Everything ached. The Marine couldn't pick out one hurt from another. He laid twisted in the dirt and without adjusting his position he tugged at his trapped foot. It didn't move. Neither did his horse. Somewhere between half-sleep and unconsciousness he gave up and let the limb hang there, stretching out from his body and cramping without relief. Someone untangled him. Dropped his foot down unceremoniously. His horse was led away. Centuries seemed to pass in moments. The earth churned and rolled like his transport ship, aflame on an empty sea. The planet dissolved into nothing and nowhere. It was reformed and Flooded anew before he woke to a pair of black boots near his nose.

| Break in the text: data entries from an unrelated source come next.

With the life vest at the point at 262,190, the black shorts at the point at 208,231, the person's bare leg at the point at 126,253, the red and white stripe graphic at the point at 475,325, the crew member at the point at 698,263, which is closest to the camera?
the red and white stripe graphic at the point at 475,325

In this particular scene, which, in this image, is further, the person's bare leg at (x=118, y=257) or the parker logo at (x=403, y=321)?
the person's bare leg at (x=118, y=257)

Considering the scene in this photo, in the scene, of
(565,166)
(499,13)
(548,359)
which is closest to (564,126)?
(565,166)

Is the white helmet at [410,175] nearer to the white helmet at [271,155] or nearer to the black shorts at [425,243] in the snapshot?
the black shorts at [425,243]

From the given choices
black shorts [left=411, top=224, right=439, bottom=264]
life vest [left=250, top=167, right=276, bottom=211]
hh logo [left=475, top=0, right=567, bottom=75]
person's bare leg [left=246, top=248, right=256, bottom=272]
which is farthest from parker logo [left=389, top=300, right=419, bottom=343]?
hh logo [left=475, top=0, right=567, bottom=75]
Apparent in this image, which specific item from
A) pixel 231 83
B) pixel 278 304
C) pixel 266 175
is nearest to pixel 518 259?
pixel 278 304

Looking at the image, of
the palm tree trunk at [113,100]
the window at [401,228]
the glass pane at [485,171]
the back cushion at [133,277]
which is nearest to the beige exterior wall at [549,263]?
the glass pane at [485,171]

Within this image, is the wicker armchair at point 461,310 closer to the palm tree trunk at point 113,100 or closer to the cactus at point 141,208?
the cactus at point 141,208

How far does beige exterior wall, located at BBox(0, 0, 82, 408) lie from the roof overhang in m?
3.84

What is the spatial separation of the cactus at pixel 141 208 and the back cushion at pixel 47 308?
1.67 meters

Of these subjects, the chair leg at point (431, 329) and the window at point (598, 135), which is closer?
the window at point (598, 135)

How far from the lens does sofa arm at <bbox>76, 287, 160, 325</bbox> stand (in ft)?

"Where are Lars and Davey?"
"Bought a room in town." It didn't sound like his voice that croaked out.
"You didn't?"
Very carefully, Tom stretched out his arms to touch the black boots. He twitched his bloodied knuckles across them. "Kicked out." There was a sigh. He felt the need to defend himself. "Didn't start it this time."
"At least there's that."
The boots slid back, out from under his fingers. A pair of hands groped at his armpits and pulled him vertical. Candy's face swam into view. He let Tom lean against him for a couple minutes before starting him toward the bunkhouse. Blood rushed to his head as he swayed; his heart suddenly stuttered, his skin prickled, and feeling hot and overwhelmingly guilty Tom dragged one foot to slow the foreman down.
He almost kissed Candy's ear as he slurred, "Candy I'm in trouble." Candy paused, craning his head away from the Marine's whiskey-sour breath. "Candy, I'm about to be in a whole world of trouble."
Before Candy could ask what he meant, Tom passed out cold in the dirt.
The barkeep was found dead behind the saloon the next morning. The next morning, Davey was found in his room beaten and hardly breathing. The next morning, Adam Cartwright returned to Virginia City.